===== PASSAGE SHOWN

Brittney, Congratulations on your decision to become a parent!
I found myself unexpectedly pregnant 34 years ago. I had been told I would not be able to carry a baby past the first trimester, so babies were not an option for us. I was on birth control and missed a period, so I took urine to the GYN for a pregnancy test - back before home tests were common. The test was negative. That was in July. I was in college at the time. The beginning of September, my husband decided I should take one of those new home pregnancy tests before I started the fall semester. That test was positive. So I went back to the GYN and found out I had just entered the second trimester. I was truly blessed through the pregnancy. Since I was pregnant, I was able to get one of the first glucometers. It cost $475, had to be plugged in to an electrical outlet, had to be calibrated every time you tested, and the test took 5 minutes. Times have changed! Diabetes treatment has advanced so much, it is wonderful.
If you get your A1C under control, you will be healthier and that is better for your baby while you are pregnant and once you are a parent. I had a dietician tell me once that diabetic women are her favorite patients because they are willing to count every green bean.
Pregnancy hormones mess up blood sugar. My husband kept a grocery bag with chocolate chips in it hanging on the bed frame. I was unconscious entirely too many nights with lows. Hang in there, it is worth it. Bonus - I am no longer tempted by anything that has chocolate chips in it; they taste like medicine to me.

==========
===== RECORDED DATA

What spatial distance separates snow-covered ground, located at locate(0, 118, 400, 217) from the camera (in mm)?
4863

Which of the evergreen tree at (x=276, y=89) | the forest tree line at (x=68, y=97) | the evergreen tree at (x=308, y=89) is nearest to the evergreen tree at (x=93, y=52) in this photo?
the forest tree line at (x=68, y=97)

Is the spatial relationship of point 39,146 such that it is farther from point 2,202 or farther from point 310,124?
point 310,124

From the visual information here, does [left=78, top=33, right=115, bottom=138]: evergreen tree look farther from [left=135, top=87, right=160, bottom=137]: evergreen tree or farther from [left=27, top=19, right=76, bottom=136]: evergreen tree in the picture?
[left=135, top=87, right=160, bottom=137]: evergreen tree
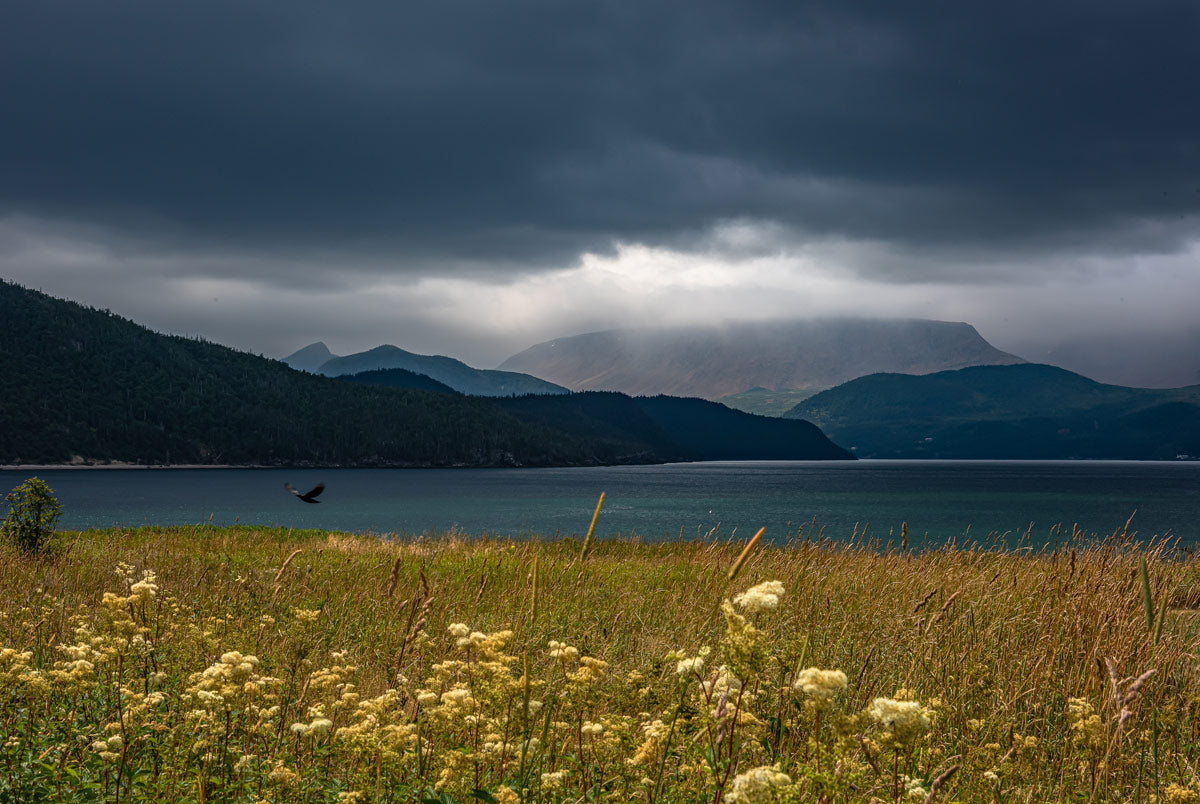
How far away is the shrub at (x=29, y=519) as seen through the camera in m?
16.9

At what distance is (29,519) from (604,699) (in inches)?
722

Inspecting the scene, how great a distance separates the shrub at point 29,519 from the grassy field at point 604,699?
277 inches

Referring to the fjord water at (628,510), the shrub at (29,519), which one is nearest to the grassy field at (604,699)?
the shrub at (29,519)

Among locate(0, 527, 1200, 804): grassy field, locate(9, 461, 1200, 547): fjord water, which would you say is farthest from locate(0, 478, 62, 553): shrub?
locate(9, 461, 1200, 547): fjord water

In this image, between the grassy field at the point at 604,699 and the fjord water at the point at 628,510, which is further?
the fjord water at the point at 628,510

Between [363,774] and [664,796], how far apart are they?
62.7 inches

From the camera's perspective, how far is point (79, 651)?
401cm

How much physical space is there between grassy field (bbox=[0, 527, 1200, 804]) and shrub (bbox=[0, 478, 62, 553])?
23.1ft

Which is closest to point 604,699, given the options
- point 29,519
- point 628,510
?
point 29,519

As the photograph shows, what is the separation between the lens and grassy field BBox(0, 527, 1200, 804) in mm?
2977

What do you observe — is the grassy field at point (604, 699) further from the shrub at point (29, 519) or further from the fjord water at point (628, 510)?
the fjord water at point (628, 510)

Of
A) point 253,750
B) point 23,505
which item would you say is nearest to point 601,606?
point 253,750

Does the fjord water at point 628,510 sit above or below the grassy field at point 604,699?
below

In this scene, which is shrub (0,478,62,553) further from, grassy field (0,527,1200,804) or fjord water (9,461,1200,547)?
fjord water (9,461,1200,547)
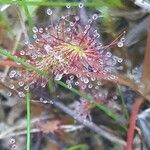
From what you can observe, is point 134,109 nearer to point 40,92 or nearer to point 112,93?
point 112,93

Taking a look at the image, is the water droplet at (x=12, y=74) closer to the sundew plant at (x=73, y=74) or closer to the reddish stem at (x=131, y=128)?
the sundew plant at (x=73, y=74)

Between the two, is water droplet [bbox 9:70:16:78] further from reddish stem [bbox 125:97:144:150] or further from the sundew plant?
reddish stem [bbox 125:97:144:150]

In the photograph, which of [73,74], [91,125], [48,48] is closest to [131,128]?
[91,125]

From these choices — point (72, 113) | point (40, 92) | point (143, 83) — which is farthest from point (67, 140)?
point (143, 83)

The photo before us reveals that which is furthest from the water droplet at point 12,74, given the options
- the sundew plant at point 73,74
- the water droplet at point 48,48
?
the water droplet at point 48,48

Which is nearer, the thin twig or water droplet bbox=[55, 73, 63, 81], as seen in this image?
water droplet bbox=[55, 73, 63, 81]

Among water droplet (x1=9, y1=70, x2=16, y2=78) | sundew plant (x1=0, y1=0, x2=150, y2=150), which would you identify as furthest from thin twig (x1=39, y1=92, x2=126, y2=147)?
water droplet (x1=9, y1=70, x2=16, y2=78)

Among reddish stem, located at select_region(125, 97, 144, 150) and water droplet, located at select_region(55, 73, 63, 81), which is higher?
water droplet, located at select_region(55, 73, 63, 81)

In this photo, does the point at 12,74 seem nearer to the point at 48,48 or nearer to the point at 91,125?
the point at 48,48
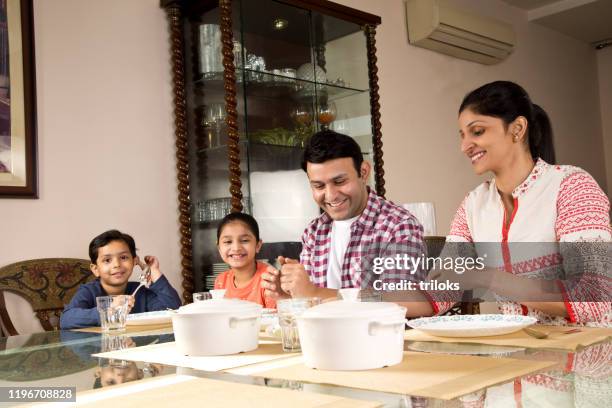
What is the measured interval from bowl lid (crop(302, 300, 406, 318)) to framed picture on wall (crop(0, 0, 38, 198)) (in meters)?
2.10

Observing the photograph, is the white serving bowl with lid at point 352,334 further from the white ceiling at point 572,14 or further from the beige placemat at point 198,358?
the white ceiling at point 572,14

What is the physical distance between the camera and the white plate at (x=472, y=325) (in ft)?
3.58

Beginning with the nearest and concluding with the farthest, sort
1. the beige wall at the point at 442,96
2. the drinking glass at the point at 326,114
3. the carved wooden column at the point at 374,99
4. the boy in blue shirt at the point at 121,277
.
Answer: the boy in blue shirt at the point at 121,277, the drinking glass at the point at 326,114, the carved wooden column at the point at 374,99, the beige wall at the point at 442,96

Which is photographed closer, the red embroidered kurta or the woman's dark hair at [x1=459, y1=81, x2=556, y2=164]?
the red embroidered kurta

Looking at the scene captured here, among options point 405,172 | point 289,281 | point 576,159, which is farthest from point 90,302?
point 576,159

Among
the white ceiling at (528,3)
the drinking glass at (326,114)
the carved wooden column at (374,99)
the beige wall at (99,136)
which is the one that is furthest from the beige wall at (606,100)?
the beige wall at (99,136)

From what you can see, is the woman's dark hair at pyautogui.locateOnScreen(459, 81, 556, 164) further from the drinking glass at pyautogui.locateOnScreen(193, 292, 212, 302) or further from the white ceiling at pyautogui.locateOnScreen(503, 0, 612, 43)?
the white ceiling at pyautogui.locateOnScreen(503, 0, 612, 43)

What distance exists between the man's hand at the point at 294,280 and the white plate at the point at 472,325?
369mm

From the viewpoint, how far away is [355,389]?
77 cm

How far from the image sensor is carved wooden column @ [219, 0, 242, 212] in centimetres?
293

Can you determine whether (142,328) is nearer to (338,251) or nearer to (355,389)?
(338,251)

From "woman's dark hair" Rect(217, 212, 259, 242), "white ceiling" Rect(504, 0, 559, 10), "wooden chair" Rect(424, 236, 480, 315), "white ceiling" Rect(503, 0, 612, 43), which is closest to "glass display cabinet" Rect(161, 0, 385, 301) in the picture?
"woman's dark hair" Rect(217, 212, 259, 242)

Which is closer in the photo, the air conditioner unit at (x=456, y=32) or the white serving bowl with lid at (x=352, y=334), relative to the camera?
the white serving bowl with lid at (x=352, y=334)

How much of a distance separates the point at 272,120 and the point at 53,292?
51.0 inches
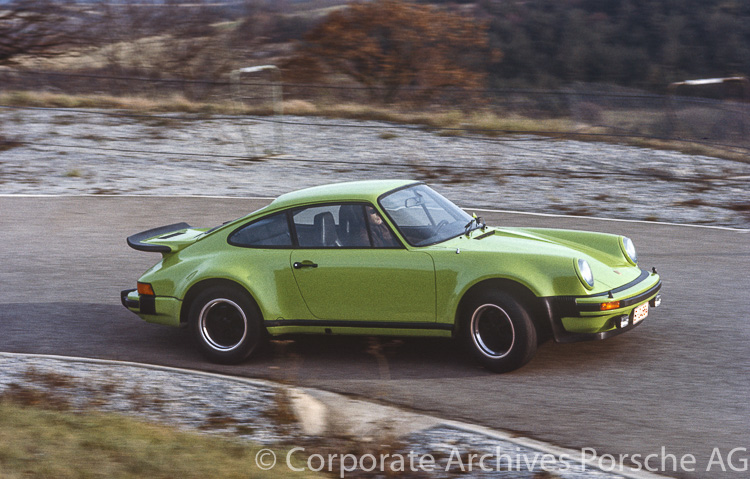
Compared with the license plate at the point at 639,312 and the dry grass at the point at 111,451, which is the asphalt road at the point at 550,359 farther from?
the dry grass at the point at 111,451

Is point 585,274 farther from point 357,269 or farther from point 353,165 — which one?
point 353,165

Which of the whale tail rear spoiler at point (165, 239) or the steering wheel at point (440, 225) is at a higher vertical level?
the steering wheel at point (440, 225)

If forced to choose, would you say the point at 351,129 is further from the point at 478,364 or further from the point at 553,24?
the point at 553,24

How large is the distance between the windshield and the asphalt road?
3.17 feet

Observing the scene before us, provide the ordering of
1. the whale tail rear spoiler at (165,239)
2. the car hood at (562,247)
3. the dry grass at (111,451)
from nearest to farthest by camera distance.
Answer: the dry grass at (111,451) < the car hood at (562,247) < the whale tail rear spoiler at (165,239)

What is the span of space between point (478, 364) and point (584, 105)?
13.2m

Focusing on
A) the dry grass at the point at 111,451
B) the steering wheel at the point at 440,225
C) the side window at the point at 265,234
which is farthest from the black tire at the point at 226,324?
the dry grass at the point at 111,451

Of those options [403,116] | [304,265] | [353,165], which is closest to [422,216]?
[304,265]

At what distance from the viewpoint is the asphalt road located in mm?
5176

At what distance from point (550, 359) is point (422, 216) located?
1.47 meters

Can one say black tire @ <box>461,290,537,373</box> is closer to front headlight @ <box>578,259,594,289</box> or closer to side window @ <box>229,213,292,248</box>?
front headlight @ <box>578,259,594,289</box>

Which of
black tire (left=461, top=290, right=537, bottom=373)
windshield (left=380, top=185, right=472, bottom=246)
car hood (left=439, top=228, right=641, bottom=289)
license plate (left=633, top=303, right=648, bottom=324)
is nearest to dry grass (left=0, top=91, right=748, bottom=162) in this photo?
car hood (left=439, top=228, right=641, bottom=289)

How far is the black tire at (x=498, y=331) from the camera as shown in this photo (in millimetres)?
5992

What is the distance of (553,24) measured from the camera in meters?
49.2
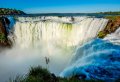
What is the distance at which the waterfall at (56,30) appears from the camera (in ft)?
108

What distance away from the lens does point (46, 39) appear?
3803 centimetres

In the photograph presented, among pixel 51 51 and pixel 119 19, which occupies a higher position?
pixel 119 19

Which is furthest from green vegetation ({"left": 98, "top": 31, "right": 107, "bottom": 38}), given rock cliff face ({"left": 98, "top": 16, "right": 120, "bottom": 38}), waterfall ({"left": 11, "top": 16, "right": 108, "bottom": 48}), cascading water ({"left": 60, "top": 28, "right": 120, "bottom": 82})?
waterfall ({"left": 11, "top": 16, "right": 108, "bottom": 48})

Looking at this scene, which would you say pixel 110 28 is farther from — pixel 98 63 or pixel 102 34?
pixel 98 63

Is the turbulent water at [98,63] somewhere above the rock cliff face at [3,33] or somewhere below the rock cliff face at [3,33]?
Result: above

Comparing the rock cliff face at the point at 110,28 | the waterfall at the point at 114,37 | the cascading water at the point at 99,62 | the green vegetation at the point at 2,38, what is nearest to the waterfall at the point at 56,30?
the rock cliff face at the point at 110,28

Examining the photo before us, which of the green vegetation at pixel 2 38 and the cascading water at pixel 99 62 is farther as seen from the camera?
the green vegetation at pixel 2 38

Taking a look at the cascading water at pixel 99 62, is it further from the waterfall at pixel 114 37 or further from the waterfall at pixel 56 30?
the waterfall at pixel 56 30

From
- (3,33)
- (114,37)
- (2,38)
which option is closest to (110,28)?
(114,37)

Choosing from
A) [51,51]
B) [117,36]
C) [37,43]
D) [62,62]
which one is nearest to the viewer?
[117,36]

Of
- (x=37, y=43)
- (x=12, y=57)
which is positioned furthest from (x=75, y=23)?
(x=12, y=57)

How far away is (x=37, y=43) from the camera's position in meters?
38.6

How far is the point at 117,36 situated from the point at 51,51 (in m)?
9.99

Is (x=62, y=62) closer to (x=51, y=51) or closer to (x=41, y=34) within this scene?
(x=51, y=51)
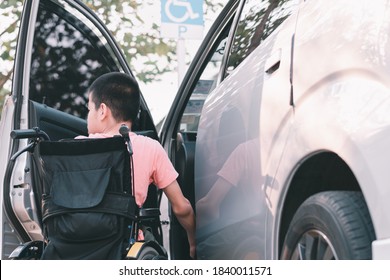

==========

## WORK ITEM
List each detail the letter to Brittney gives about the early glucometer the writer got during pregnancy. These records were gathered from a different source than the letter to Brittney.

## RESULT FOR THIS TASK
- It cost $475.
- It had to be plugged in to an electrical outlet.
- It had to be calibrated every time you tested.
- The test took 5 minutes.